==== Page text
Maybe you’re old enough to have lived through the tumultuous days when disco took over the pop charts, when seemingly superficial dance music seemed to be killing rock when haters of this outgrowth of R&B and soul and, indeed, rock took up the chant of “disco sucks.” Now all of that negativity seems mind-bogglingly, short-sighted and prejudiced. Recordings such as this Holloway album clarify that musical exploration and hybridity were bubbling below disco’s glossy surface. It would soon emerge in the music made by genre-crossers such as Prince and Talking Heads.
Incidentally, Discogs reveals that James Mack, who played flute on Holloway’s album, arranged tracks on Little Milton’s album and co-produced some of them. Coincidence? Or was the owner of these albums somehow connected with Mack?
========
Which genre-crossers does the text on the Holloway album name as later making music in which that exploration and hybridity would emerge?
==== Stored data
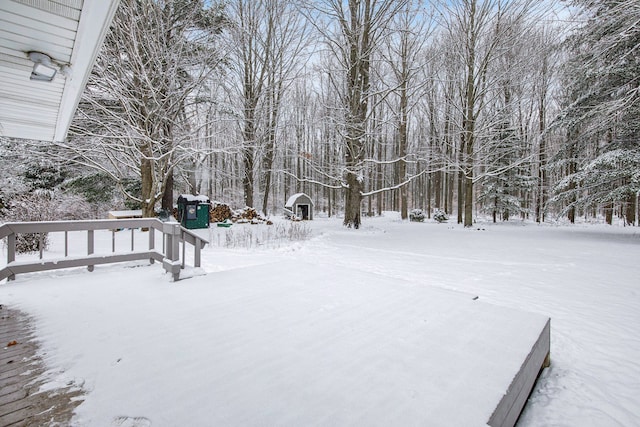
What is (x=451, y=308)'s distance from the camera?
10.3 ft

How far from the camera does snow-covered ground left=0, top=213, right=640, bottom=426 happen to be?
6.79 feet

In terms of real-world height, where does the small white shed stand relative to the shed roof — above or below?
below

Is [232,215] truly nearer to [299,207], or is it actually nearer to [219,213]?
[219,213]

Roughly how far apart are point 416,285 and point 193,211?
9.76 meters

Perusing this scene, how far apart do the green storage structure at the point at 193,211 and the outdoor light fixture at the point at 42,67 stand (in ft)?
28.9

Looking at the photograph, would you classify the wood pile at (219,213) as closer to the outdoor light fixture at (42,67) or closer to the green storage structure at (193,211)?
the green storage structure at (193,211)

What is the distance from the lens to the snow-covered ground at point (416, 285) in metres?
2.07

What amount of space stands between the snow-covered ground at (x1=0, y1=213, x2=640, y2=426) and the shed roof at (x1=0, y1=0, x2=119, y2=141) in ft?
7.47

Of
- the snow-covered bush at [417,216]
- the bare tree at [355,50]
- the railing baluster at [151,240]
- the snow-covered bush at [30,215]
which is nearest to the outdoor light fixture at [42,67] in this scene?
the railing baluster at [151,240]

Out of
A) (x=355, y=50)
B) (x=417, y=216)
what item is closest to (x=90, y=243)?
(x=355, y=50)

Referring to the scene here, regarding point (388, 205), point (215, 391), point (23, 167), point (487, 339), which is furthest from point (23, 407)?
point (388, 205)

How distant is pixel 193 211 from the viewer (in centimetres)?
1146

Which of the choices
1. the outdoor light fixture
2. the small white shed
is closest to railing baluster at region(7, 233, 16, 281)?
the outdoor light fixture

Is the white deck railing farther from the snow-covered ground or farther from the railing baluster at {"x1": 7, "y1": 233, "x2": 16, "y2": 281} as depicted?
the snow-covered ground
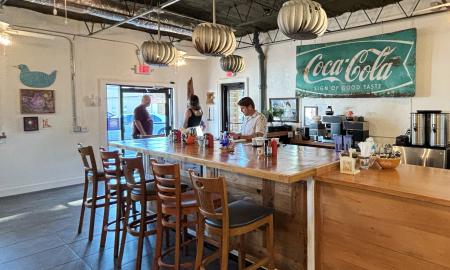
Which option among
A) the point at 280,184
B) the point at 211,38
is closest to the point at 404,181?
the point at 280,184

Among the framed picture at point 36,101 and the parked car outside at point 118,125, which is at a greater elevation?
the framed picture at point 36,101

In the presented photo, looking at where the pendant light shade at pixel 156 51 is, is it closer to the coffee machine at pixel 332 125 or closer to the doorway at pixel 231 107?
the coffee machine at pixel 332 125

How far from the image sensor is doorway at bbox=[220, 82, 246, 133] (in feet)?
26.0

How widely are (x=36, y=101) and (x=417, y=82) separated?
6240mm

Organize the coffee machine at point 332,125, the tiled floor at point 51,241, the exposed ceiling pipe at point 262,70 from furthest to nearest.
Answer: the exposed ceiling pipe at point 262,70 → the coffee machine at point 332,125 → the tiled floor at point 51,241

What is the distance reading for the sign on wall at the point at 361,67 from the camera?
5.00m

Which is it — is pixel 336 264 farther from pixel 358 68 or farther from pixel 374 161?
pixel 358 68

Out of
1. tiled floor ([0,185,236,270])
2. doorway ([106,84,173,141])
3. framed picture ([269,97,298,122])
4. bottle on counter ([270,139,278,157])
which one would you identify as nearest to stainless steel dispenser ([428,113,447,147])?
framed picture ([269,97,298,122])

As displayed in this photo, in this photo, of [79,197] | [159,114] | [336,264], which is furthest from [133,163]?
[159,114]

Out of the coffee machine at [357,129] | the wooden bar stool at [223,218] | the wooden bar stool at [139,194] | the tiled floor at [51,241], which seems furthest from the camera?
the coffee machine at [357,129]

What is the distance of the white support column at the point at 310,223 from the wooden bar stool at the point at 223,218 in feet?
0.93

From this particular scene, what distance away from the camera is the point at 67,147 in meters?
6.03

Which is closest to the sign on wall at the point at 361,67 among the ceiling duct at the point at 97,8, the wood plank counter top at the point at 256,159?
the ceiling duct at the point at 97,8

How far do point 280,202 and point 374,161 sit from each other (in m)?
0.79
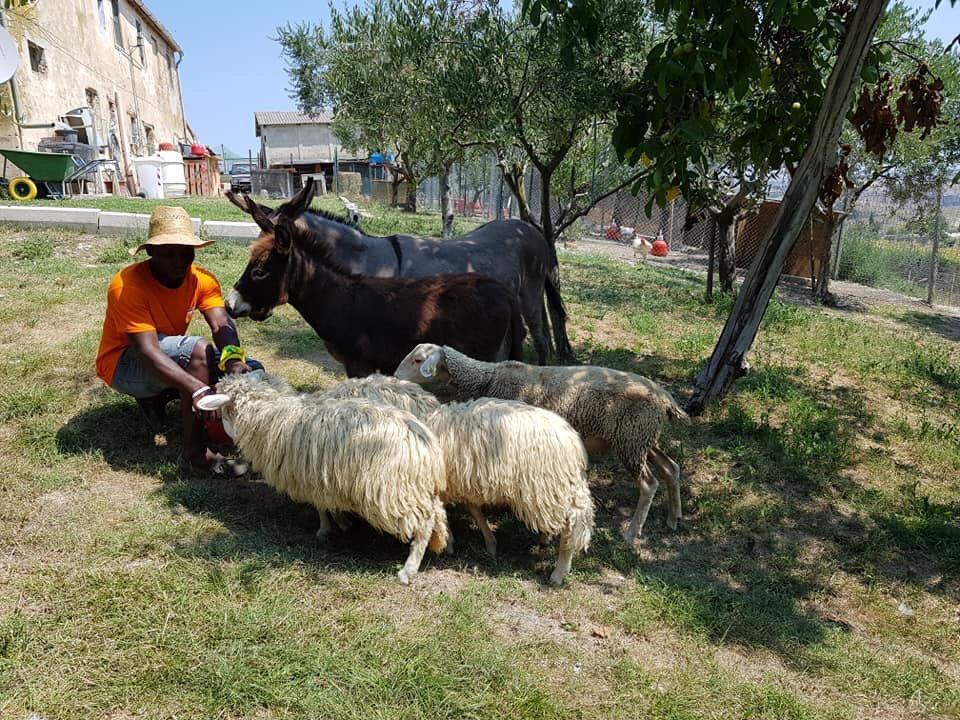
========
Full solution:
Prince and Talking Heads.